I have some cypher queries that I execute against my neo4j database. The query is in this form
MATCH p=(j:JOB)-[r:HAS|STARTS]->(s:URL)-[r1:VISITED]->(t:URL)
WHERE j.job_id =5000 and r1.origin='iframe' and r1.job_id=5000 AND NOT (t.netloc =~ 'VERY_LONG_LIST')
RETURN count(r1) AS number_iframes;
If you can't understand what I am doing. This is a much simpler query
MATCH (s:WORD)
WHERE NOT (s.text=~"badword1|badword2|badword3")
RETURN s
I am basically trying to match some words against specific list
The problem is that this list is very large as you can see my job_id=5000 and I have more than 20000 jobs, so if my whitelist length is 1MB then I will end up with very large queries. I tried 500 jobs and end up with 200 MB queries file.
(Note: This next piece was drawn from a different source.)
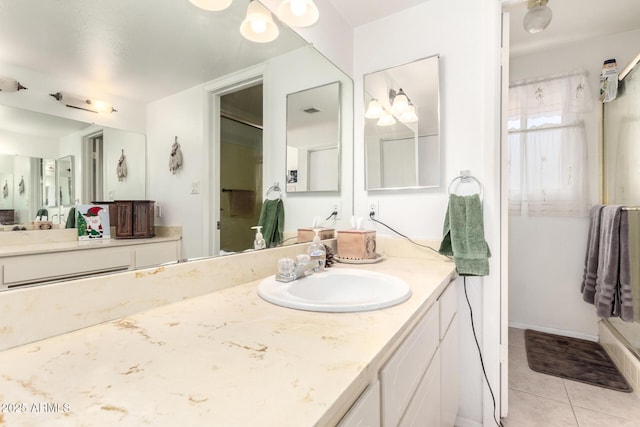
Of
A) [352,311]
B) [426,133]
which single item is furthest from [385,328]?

I was trying to execute these queries using transactions from py2neo but this is wont be feasible because my post request length will be very large and it will timeout. As a result, I though of using
neo4j-shell -file <queries_file>
However as you can see the file size is very large because of the large whitelist. So my question is there anyway that I can store this "whitelist" in a variable in neo4j using cypher?? I wish if there is something similar to this
SAVE $whitelist="word1,word2,word3,word4,word5...."
MATCH p=(j:JOB)-[r:HAS|STARTS]->(s:URL)-[r1:VISITED]->(t:URL)
WHERE j.job_id =5000 and r1.origin='iframe' and r1.job_id=5000 AND NOT (t.netloc =~ $whitelist)
RETURN count(r1) AS number_iframes;
What datatype is your netloc?
If you have an index on netloc you can also use
t.netloc IN {list}
where {list} is a parameter provided from the outside.Such large regular expressions will not be fast What exactly is your regexp and netloc format like? Perhaps you can change that into a split + index-list lookup?
In general also for regexps you can provide an outside parameter.
You can also use "IN" + index for job_ids.
You can also run a separate job that tags the jobs within your whitelist with a label and use that label for additional filtering e.g. in the match already.
Why do you have to check this twice ? Isn't it enough that the job has id=5000?
j.job_id =5000 and r1.job_id=5000